Assange foi finalmente libertado em 2024 depois de concordar em se declarar culpado de uma acusação da Lei de Espionagem dos EUA.
Ardin ainda desejava ter enfrentado um processo por suposto assédio contra ela.
“Mas ele não vai. Então eu tenho que deixar isso pra lá.”
Ela diz que alguns de seus críticos não a levam a sério porque acham que os acontecimentos que ela enfrentou não foram dramáticos o suficiente.
Ela diz que as pessoas sempre esperam que uma acusação de assédio sexual seja brutal e envolva muita violência, deixando a vítima traumatizada — e se isso não acontecer, não costuma se dizer que houve uma vítima ou um assediador real.
Mas essa não é a experiência de Ardin. Ela enfatiza que isso não torna o ocorrido menos grave ou inaceitável.
Ela culpa muitos apoiantes de Assange – incluindo jornalistas – por prosseguirem uma narrativa unilateral em que ele é o herói e ela é uma agente malvada da CIA.
“Acho que nosso problema é que precisamos desses heróis impecáveis… Não acho que existam heróis fora dos contos de fadas.”
Ardin diz que a sua intenção nunca foi rotular Assange como um vilão unidimensional que precisa de ser “banido da sociedade”.
Os criminosos são vistos como “monstros, completamente diferentes dos outros homens”, diz ela. E isso significa que “o sistema avança”, diz ela, quando os “homens normais” não percebem que eles também podem ter tendências violentas – por isso não se questionam.
“Quero que ele seja visto como um cara normal. Isso é o que caras normais fazem às vezes. Às vezes, eles invadem o espaço de outras pessoas.”
Ela acredita que os movimentos progressistas muitas vezes têm dificuldade em criticar os seus líderes, temendo que isso deslegitimará as suas causas. “Você não pode ser um líder e abusar das pessoas que trabalham no seu movimento, porque o movimento não sobreviveria”.
As pessoas não deveriam ficar impunes por crimes sexuais, ou quaisquer crimes, só porque são influentes, diz ela.
A BBC contactou os advogados de Assange sobre as alegações feitas por Ardin na nossa entrevista, mas eles disseram que ele “não está numa situação em que possa responder”.
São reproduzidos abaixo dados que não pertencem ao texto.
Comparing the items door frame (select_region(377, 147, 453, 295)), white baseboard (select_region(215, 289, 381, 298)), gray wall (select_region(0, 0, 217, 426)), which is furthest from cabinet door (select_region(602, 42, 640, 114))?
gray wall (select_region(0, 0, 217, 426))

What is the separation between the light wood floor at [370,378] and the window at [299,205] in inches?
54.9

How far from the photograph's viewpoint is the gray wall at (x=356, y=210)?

Pergunto a ela o que ela consideraria justiça no final de toda essa saga.
Ardin diz que está interessada apenas em descobrir o que chama de verdade. Ela está menos interessada em punição.
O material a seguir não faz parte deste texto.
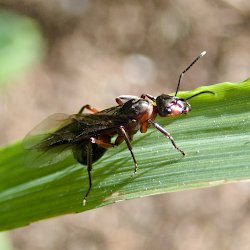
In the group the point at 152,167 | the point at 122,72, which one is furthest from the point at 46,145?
the point at 122,72

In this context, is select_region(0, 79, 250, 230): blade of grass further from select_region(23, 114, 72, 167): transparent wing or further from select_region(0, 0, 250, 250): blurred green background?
select_region(0, 0, 250, 250): blurred green background

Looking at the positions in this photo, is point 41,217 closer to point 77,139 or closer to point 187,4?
point 77,139

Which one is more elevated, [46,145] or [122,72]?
[46,145]

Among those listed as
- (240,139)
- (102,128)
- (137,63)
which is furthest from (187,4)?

“Justiça para mim seria ter transparência. Não fiquei feliz por ele ter sido preso, porque ele estava [preso] pelo motivo errado.”
Ardin é um cristão de esquerda que dá grande importância à reconciliação e à transformação.
Mas para que isso seja possível, ela diz que os abusadores precisam admitir os seus crimes e comprometer-se com uma mudança real.
Pergunto o que ela diria a Assange se o conhecesse. Ardin diz que pediria que ele trabalhasse mais consigo mesmo.
Ela pedia que ele admitisse que “não tinha o direito de fazer o que fez comigo e não tem esse direito com nenhuma outra mulher”.
“Ele precisa admitir isso para si mesmo… Ele precisa refletir sobre o que fez.”